PROBLEM TO WORK ON =>
When you return the data, keep every word exact and include none of the images.
──────── TASK DATA ────────
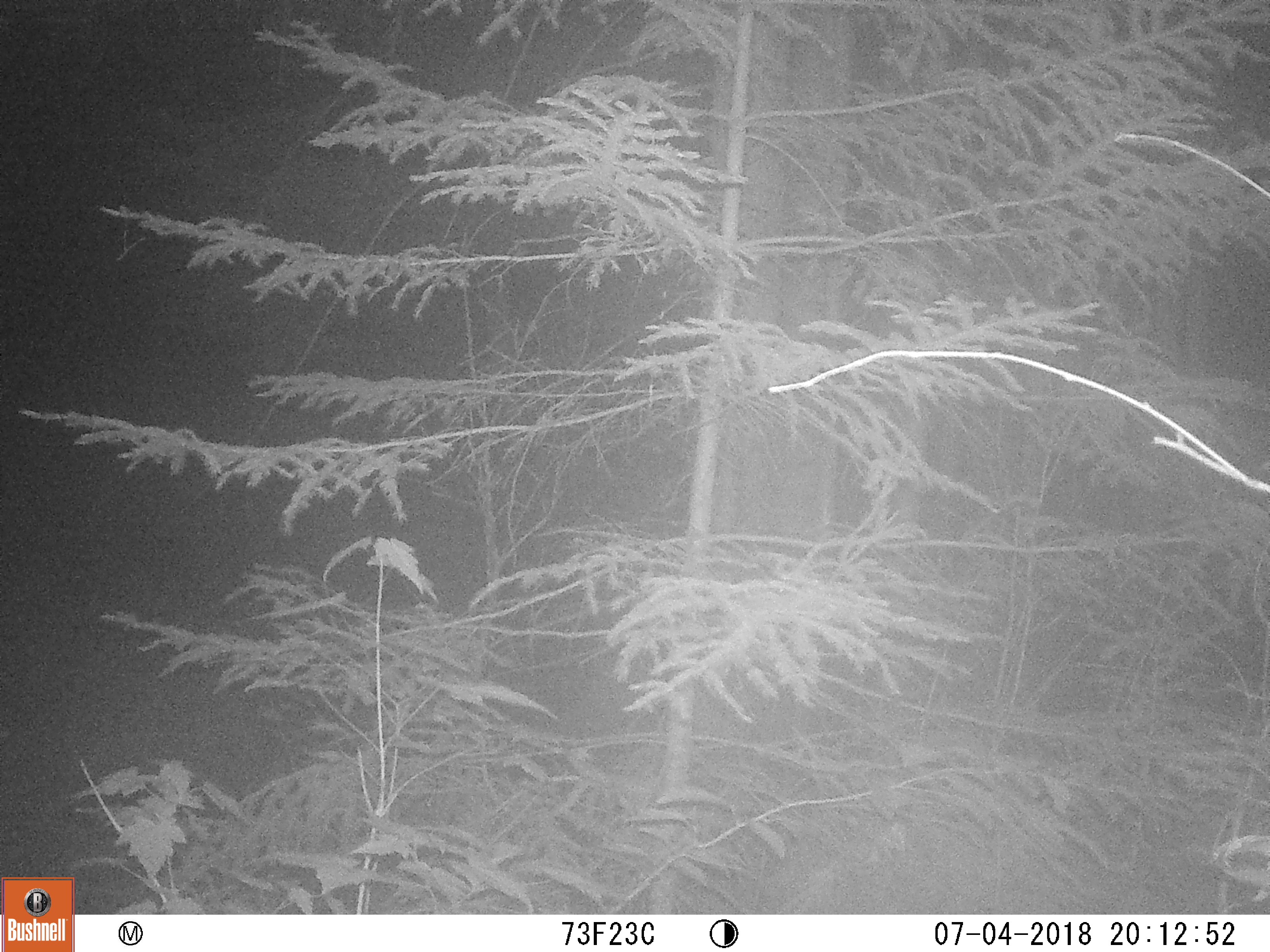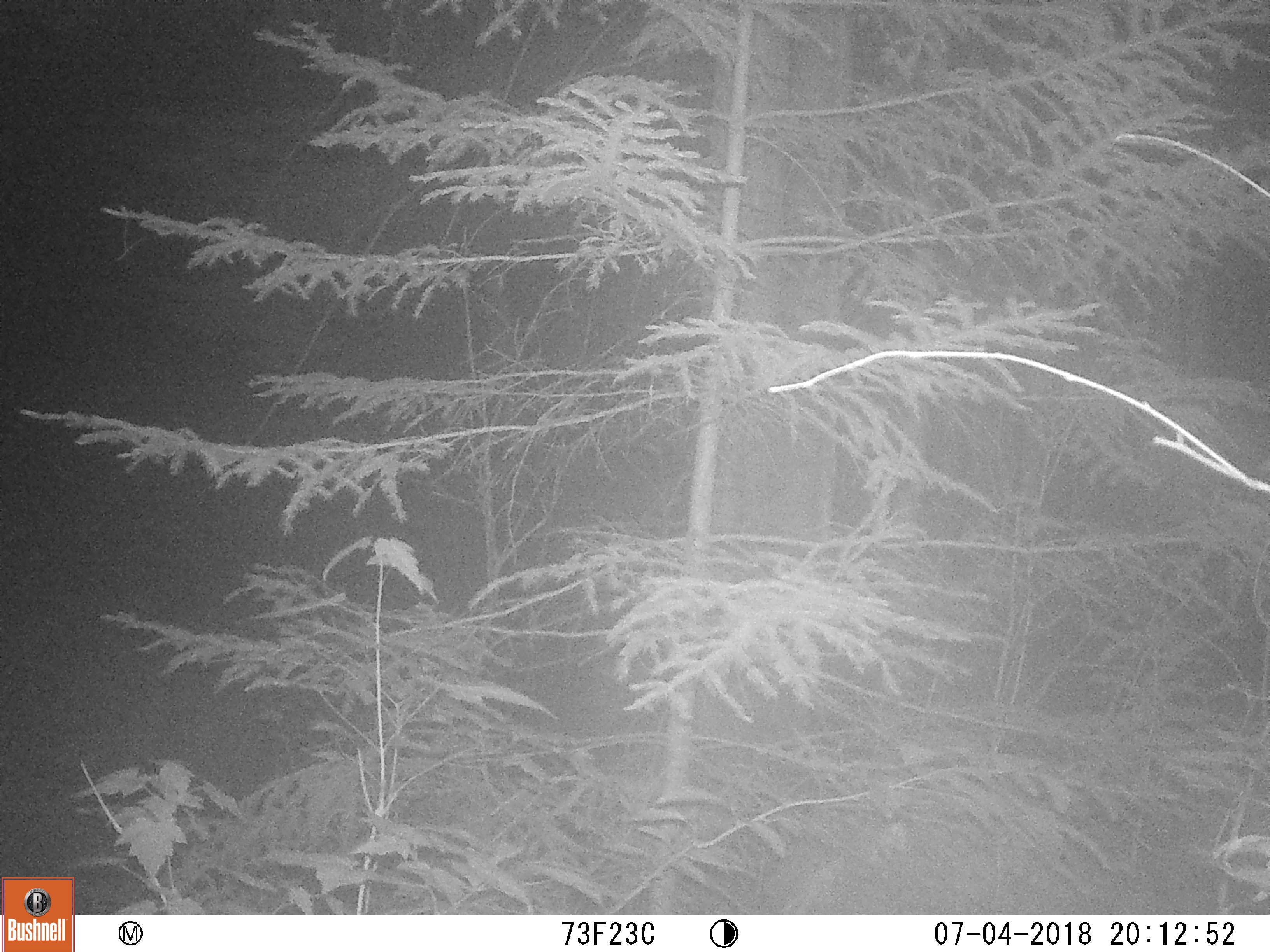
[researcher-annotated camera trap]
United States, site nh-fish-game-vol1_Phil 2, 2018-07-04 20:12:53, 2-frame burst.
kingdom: Animalia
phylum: Chordata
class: Mammalia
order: Carnivora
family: Ursidae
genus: Ursus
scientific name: Ursus americanus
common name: black bear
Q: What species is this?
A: Black bear (Ursus americanus).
────────
OUTPUT FOR THIS TASK =>
[researcher-annotated camera trap]
United States, site nh-fish-game-vol1_Phil 2, 2018-07-04 20:12:53, 2-frame burst.
kingdom: Animalia
phylum: Chordata
class: Mammalia
order: Carnivora
family: Ursidae
genus: Ursus
scientific name: Ursus americanus
common name: black bear
Q: What species is this?
A: Black bear (Ursus americanus).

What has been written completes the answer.